[Stored entries]
━━━━━━━━━━━━━━━━━━━━━━━━━━━━━━

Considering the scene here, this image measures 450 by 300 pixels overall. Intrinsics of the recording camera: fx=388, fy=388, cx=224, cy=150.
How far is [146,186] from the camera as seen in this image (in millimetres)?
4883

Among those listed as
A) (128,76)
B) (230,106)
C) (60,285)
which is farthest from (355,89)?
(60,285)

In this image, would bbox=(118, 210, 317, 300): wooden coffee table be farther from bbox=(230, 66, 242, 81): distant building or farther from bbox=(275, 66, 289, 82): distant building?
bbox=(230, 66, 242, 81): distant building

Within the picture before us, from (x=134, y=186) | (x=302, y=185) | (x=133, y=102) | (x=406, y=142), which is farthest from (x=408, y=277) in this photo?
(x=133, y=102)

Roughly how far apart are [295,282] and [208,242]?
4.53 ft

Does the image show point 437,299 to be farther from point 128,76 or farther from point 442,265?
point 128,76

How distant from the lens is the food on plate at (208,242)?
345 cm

━━━━━━━━━━━━━━━━━━━━━━━━━━━━━━

■ **WRITTEN INSTRUCTION**: Take the lines above and retype all of them exactly.

■ **RESPONSE TO THE TASK**:
Considering the scene here, this image measures 450 by 300 pixels overall. Intrinsics of the recording camera: fx=388, fy=388, cx=224, cy=150.
How far is [146,186] from the camera as seen in this image (in millimetres)?
4883

Among those listed as
A) (128,76)
B) (230,106)
C) (60,285)
which is farthest from (355,89)?
(60,285)

In this image, would bbox=(118, 210, 317, 300): wooden coffee table be farther from bbox=(230, 66, 242, 81): distant building or farther from bbox=(275, 66, 289, 82): distant building?
bbox=(230, 66, 242, 81): distant building

Within the picture before us, from (x=134, y=186) | (x=302, y=185) | (x=133, y=102) | (x=406, y=142), which is farthest from (x=408, y=277) in this photo?
(x=133, y=102)

Roughly how far apart are [295,282] and [208,242]?
4.53 ft

Does the image show point 437,299 to be farther from point 128,76 or farther from point 442,265?
point 128,76

How distant from the lens is the food on plate at (208,242)?
345 cm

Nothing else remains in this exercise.